──────── Data shown ────────

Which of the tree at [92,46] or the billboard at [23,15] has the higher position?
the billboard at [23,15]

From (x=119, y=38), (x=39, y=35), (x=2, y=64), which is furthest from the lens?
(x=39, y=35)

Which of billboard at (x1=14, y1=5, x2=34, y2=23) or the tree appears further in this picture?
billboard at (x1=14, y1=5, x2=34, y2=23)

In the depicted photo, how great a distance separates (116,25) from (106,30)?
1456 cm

────────

Rewrite the rows above as a Markdown table with the columns "Row" and "Line," numbering each non-blank line and leaving out the blank lines.

The result:
| Row | Line |
|---|---|
| 1 | Which of the tree at [92,46] or the billboard at [23,15] has the higher position? |
| 2 | the billboard at [23,15] |
| 3 | From (x=119, y=38), (x=39, y=35), (x=2, y=64), which is furthest from the lens? |
| 4 | (x=39, y=35) |
| 5 | Which of billboard at (x1=14, y1=5, x2=34, y2=23) or the tree appears further in this picture? |
| 6 | billboard at (x1=14, y1=5, x2=34, y2=23) |
| 7 | In the depicted photo, how great a distance separates (116,25) from (106,30)? |
| 8 | 1456 cm |